▼

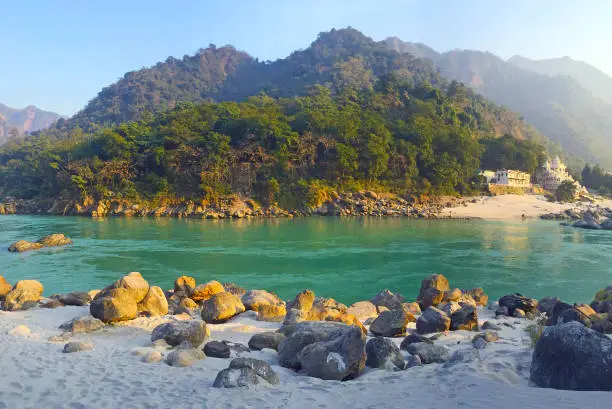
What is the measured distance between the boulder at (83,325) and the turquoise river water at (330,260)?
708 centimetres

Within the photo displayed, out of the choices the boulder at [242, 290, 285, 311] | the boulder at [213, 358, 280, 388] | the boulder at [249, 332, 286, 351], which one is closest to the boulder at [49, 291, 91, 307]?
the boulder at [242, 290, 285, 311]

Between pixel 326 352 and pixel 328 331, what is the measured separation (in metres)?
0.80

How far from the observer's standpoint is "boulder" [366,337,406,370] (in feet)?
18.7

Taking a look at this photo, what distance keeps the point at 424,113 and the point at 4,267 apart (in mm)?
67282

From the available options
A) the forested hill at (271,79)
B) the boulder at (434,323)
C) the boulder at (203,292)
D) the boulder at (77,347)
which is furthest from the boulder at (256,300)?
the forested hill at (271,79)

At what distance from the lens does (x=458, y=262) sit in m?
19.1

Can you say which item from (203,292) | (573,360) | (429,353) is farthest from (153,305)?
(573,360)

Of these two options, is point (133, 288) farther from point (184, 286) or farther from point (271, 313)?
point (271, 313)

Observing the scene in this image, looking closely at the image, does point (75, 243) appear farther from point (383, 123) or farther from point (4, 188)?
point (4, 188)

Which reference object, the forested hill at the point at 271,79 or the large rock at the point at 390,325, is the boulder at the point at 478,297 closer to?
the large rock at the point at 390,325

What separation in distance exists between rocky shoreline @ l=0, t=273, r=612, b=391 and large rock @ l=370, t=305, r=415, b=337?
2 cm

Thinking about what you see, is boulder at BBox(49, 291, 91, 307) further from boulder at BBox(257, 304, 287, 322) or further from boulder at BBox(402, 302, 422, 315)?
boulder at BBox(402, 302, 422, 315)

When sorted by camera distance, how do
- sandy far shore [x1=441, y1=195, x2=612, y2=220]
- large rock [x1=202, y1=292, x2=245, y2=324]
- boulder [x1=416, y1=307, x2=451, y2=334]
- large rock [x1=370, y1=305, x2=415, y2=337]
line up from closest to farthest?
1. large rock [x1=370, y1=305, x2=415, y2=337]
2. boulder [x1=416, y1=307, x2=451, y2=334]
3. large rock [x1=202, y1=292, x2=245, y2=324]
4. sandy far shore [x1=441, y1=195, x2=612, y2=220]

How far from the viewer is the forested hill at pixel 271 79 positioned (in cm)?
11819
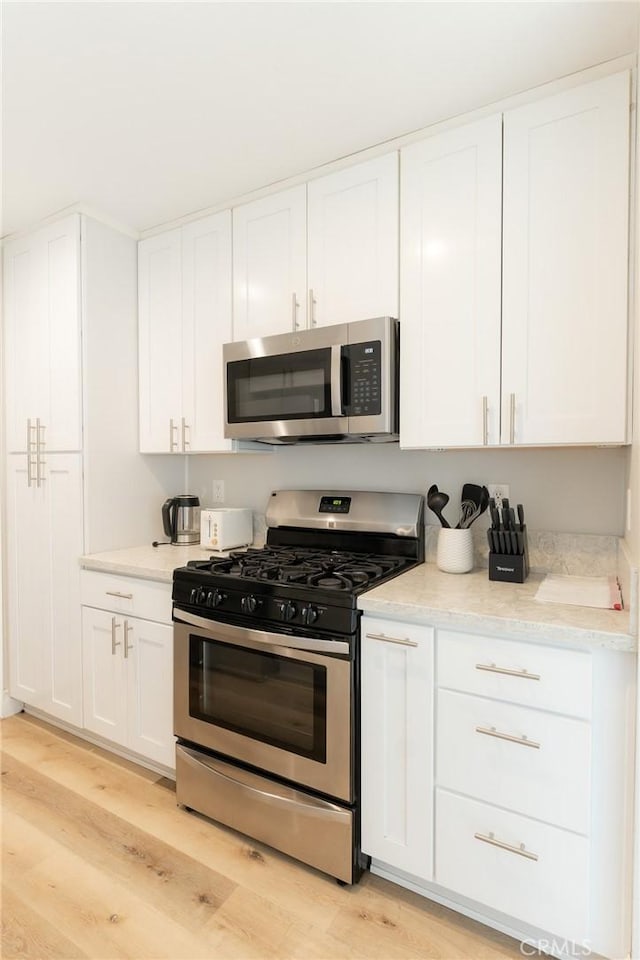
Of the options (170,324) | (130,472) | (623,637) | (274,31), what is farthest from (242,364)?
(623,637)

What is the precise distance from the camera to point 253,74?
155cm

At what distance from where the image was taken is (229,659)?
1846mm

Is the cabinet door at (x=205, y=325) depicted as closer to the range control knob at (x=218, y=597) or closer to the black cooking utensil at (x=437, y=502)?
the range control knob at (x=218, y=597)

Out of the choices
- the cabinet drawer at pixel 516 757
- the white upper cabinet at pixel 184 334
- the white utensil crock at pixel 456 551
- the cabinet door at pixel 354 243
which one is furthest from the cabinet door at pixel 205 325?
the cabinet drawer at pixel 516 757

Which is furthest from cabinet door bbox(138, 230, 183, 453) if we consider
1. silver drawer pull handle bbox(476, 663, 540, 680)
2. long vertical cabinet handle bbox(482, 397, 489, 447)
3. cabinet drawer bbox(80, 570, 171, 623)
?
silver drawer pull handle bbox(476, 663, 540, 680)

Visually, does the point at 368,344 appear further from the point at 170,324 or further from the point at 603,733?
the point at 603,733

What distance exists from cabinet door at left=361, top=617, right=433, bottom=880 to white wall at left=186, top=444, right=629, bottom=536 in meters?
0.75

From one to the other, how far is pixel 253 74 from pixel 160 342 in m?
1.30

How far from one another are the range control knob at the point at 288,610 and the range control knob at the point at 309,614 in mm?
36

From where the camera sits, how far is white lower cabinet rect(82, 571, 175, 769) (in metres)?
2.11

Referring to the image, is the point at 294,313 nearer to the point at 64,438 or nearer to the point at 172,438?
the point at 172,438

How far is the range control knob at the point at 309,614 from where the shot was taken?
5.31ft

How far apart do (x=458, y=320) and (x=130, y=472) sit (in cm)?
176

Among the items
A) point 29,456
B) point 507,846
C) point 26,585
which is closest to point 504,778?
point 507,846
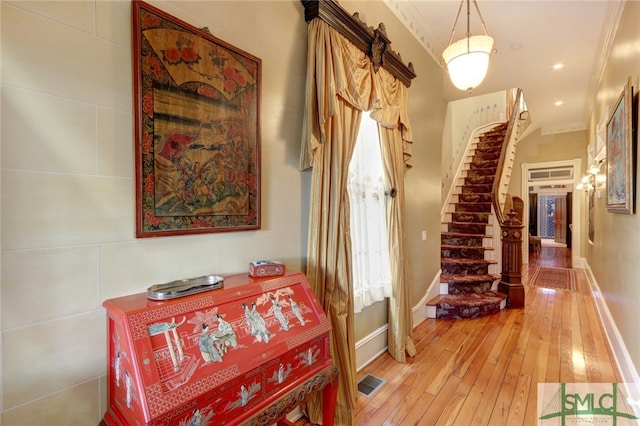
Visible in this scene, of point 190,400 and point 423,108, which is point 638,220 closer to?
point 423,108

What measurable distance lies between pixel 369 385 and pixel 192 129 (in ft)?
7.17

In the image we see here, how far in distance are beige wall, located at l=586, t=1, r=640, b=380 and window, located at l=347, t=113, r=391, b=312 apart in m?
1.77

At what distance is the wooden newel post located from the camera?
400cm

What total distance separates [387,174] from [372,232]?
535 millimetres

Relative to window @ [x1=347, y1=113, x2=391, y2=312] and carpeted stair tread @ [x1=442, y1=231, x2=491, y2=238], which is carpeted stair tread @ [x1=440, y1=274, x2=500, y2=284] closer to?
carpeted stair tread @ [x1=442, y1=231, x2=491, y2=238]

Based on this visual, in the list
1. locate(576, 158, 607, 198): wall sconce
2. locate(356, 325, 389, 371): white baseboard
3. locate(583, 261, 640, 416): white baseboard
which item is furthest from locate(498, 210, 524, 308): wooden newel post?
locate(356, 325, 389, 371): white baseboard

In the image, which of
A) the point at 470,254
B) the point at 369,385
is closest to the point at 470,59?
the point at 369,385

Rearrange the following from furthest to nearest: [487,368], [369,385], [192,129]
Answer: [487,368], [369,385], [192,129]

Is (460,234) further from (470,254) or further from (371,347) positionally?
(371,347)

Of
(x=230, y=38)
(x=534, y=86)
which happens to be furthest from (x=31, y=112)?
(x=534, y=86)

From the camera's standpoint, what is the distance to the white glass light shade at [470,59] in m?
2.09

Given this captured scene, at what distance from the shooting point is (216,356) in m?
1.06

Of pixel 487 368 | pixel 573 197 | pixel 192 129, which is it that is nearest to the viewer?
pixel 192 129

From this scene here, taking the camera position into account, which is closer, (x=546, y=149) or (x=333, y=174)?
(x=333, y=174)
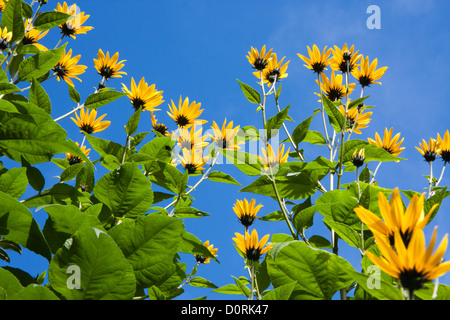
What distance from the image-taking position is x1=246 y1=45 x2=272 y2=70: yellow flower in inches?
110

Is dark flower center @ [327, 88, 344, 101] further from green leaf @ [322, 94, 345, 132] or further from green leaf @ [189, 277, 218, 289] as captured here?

▲

Directions: Write the records above out again exactly, with no pictures in your copy.

Task answer:
What is the measured distance between the boulder at (83,325) and the turquoise river water at (330,260)?
708 centimetres

Within the photo displayed, out of the choices the boulder at [242, 290, 285, 311] | the boulder at [213, 358, 280, 388] | the boulder at [249, 332, 286, 351], which one is closest to the boulder at [49, 291, 91, 307]?
the boulder at [242, 290, 285, 311]

Between pixel 326 352 and pixel 328 331, what is the measured separation (in metres)?
0.80

How far from the observer's standpoint is "boulder" [366,337,406,370] (in feet)?
18.7

Taking a look at this photo, what distance keeps the point at 424,113 and the point at 4,267 apart (in mm)?
67282

From the available options
A) the forested hill at (271,79)
B) the boulder at (434,323)
C) the boulder at (203,292)
D) the boulder at (77,347)
which is furthest from the boulder at (256,300)?
the forested hill at (271,79)

At what distance from the lens does (x=458, y=262) sit in m?
19.1

Can you say which item from (203,292) | (573,360) | (429,353) is farthest from (153,305)?
(573,360)

Of these two options, is point (133, 288) farther from point (184, 286) or farther from point (271, 313)?
point (271, 313)

Observing the scene in this image, looking closely at the image, does point (75, 243) appear farther from point (383, 123) or farther from point (4, 188)?
point (4, 188)

Which reference object, the forested hill at the point at 271,79 or the large rock at the point at 390,325, is the boulder at the point at 478,297 closer to?
the large rock at the point at 390,325

What separation in distance exists between rocky shoreline @ l=0, t=273, r=612, b=391 and large rock @ l=370, t=305, r=415, b=337?
2 cm

Thinking about what you see, is boulder at BBox(49, 291, 91, 307) further from boulder at BBox(257, 304, 287, 322) or further from boulder at BBox(402, 302, 422, 315)?
boulder at BBox(402, 302, 422, 315)

When sorted by camera distance, how do
- sandy far shore [x1=441, y1=195, x2=612, y2=220]
- large rock [x1=202, y1=292, x2=245, y2=324]
- boulder [x1=416, y1=307, x2=451, y2=334]
- large rock [x1=370, y1=305, x2=415, y2=337]
line up from closest to farthest?
1. large rock [x1=370, y1=305, x2=415, y2=337]
2. boulder [x1=416, y1=307, x2=451, y2=334]
3. large rock [x1=202, y1=292, x2=245, y2=324]
4. sandy far shore [x1=441, y1=195, x2=612, y2=220]

How far from the viewer is the forested hill at pixel 271 79 positioned (in cm)?
11819
Of the options (170,324) | (130,472) | (623,637) | (274,31), what is farthest from (242,364)?
(623,637)

What is the precise distance from the camera to point 253,74?
155cm

At what distance from where the image was taken is (229,659)?
1846mm

Is the cabinet door at (x=205, y=325) depicted as closer to the range control knob at (x=218, y=597) or closer to the black cooking utensil at (x=437, y=502)?
the range control knob at (x=218, y=597)

Out of the choices
- the cabinet drawer at pixel 516 757
- the white upper cabinet at pixel 184 334
- the white utensil crock at pixel 456 551
- the cabinet door at pixel 354 243
which one is furthest from the cabinet door at pixel 205 325?
the cabinet drawer at pixel 516 757

Which is furthest from cabinet door bbox(138, 230, 183, 453) if we consider
1. silver drawer pull handle bbox(476, 663, 540, 680)
2. long vertical cabinet handle bbox(482, 397, 489, 447)
3. cabinet drawer bbox(80, 570, 171, 623)
?
silver drawer pull handle bbox(476, 663, 540, 680)

Visually, does the point at 368,344 appear further from the point at 170,324 or further from the point at 603,733?
the point at 603,733

What distance exists from cabinet door at left=361, top=617, right=433, bottom=880 to white wall at left=186, top=444, right=629, bottom=536 in meters?
0.75

From one to the other, how far is pixel 253 74 from pixel 160 342 in m?
1.30

How far from one another are the range control knob at the point at 288,610 and the range control knob at the point at 309,614 in mm?
36

From where the camera sits, how far is white lower cabinet rect(82, 571, 175, 769) (in metres)?
2.11

Referring to the image, is the point at 294,313 nearer to the point at 64,438 or nearer to the point at 172,438?
the point at 172,438

How far is the range control knob at the point at 309,614 from where the shot was taken?
5.31ft

How far apart do (x=458, y=320) and (x=130, y=472) sit (in cm)?
176

Among the items
A) point 29,456
B) point 507,846
C) point 26,585
which is closest to point 504,778?
point 507,846
Visible in this scene, of point 190,400 and point 423,108, which is point 638,220 closer to?
point 423,108

What measurable distance lies between pixel 369 385 and pixel 192 129 (in ft)?
7.17

In the image we see here, how far in distance are beige wall, located at l=586, t=1, r=640, b=380 and window, located at l=347, t=113, r=391, b=312 apart in m?
1.77

At what distance is the wooden newel post located from the camera?
400cm

What total distance separates [387,174] from [372,232]?
535 millimetres

Relative to window @ [x1=347, y1=113, x2=391, y2=312] and carpeted stair tread @ [x1=442, y1=231, x2=491, y2=238], which is carpeted stair tread @ [x1=440, y1=274, x2=500, y2=284] closer to?
carpeted stair tread @ [x1=442, y1=231, x2=491, y2=238]

Based on this visual, in the list
1. locate(576, 158, 607, 198): wall sconce
2. locate(356, 325, 389, 371): white baseboard
3. locate(583, 261, 640, 416): white baseboard
which item is furthest from locate(498, 210, 524, 308): wooden newel post?
locate(356, 325, 389, 371): white baseboard

In the image, which of
A) the point at 470,254
B) the point at 369,385
is closest to the point at 470,59?
the point at 369,385

Rearrange the following from furthest to nearest: [487,368], [369,385], [192,129]
Answer: [487,368], [369,385], [192,129]

Is (460,234) further from (470,254) or further from (371,347) positionally?
(371,347)

Of
(x=230, y=38)
(x=534, y=86)
which happens to be furthest from (x=31, y=112)?
(x=534, y=86)

From the camera's standpoint, what is the distance to the white glass light shade at [470,59] in m?
2.09

Given this captured scene, at what distance from the shooting point is (216,356) in m?
1.06

Of pixel 487 368 | pixel 573 197 | pixel 192 129, which is it that is nearest to the viewer?
pixel 192 129

From this scene here, taking the camera position into account, which is closer, (x=546, y=149) or (x=333, y=174)?
(x=333, y=174)
What distance from the image-taking position is x1=246 y1=45 x2=272 y2=70: yellow flower in inches?
110

Is dark flower center @ [327, 88, 344, 101] further from green leaf @ [322, 94, 345, 132] or further from green leaf @ [189, 277, 218, 289] as captured here?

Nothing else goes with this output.